**STATED PROBLEM**. Please copy out all of the material below word for word, leaving out the pictures.

**DATASET CONTENT**.
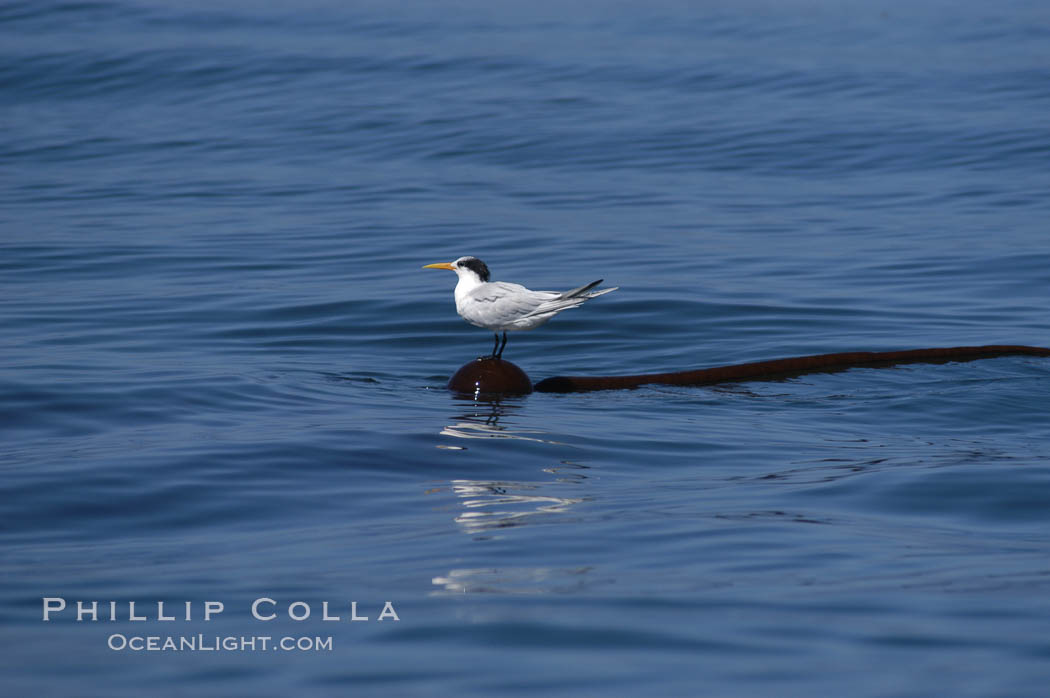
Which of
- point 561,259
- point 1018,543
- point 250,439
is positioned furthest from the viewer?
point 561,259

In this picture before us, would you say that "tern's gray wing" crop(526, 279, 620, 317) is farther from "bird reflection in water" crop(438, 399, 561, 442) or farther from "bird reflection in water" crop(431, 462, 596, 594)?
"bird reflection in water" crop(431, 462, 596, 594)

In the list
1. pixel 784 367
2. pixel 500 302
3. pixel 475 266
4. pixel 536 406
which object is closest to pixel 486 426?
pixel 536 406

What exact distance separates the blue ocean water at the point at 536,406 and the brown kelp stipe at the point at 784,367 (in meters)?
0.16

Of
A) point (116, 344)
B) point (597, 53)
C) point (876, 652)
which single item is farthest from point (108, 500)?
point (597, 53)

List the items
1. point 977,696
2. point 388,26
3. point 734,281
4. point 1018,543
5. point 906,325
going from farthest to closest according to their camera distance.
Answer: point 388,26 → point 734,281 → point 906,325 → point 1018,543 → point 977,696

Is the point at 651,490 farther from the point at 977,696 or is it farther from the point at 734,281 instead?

**OUTPUT FOR THIS EXERCISE**.
Which of
- point 561,259
- point 1018,543
- point 250,439
is positioned furthest from the viewer?
point 561,259

In this picture before us, would you say that "tern's gray wing" crop(526, 279, 620, 317) is farther from "bird reflection in water" crop(438, 399, 561, 442) or farther from "bird reflection in water" crop(431, 462, 596, 594)?
"bird reflection in water" crop(431, 462, 596, 594)

In the list
1. pixel 784 367
2. pixel 500 302
3. pixel 475 266
4. pixel 536 406
which object is closest to pixel 486 426?
pixel 536 406

What exact distance separates the blue ocean water at the point at 536,406 and the brown kelp stipe at the point at 784,367 (in meters)?
0.16

Of
A) point (116, 344)
B) point (597, 53)
C) point (876, 652)
which single item is farthest from point (108, 500)?
point (597, 53)

List the items
1. point 977,696
2. point 388,26
3. point 734,281
4. point 1018,543
5. point 906,325
going from farthest to closest according to their camera distance.
Answer: point 388,26 → point 734,281 → point 906,325 → point 1018,543 → point 977,696

Is the point at 651,490 farther from the point at 977,696 or is it farther from the point at 734,281 instead?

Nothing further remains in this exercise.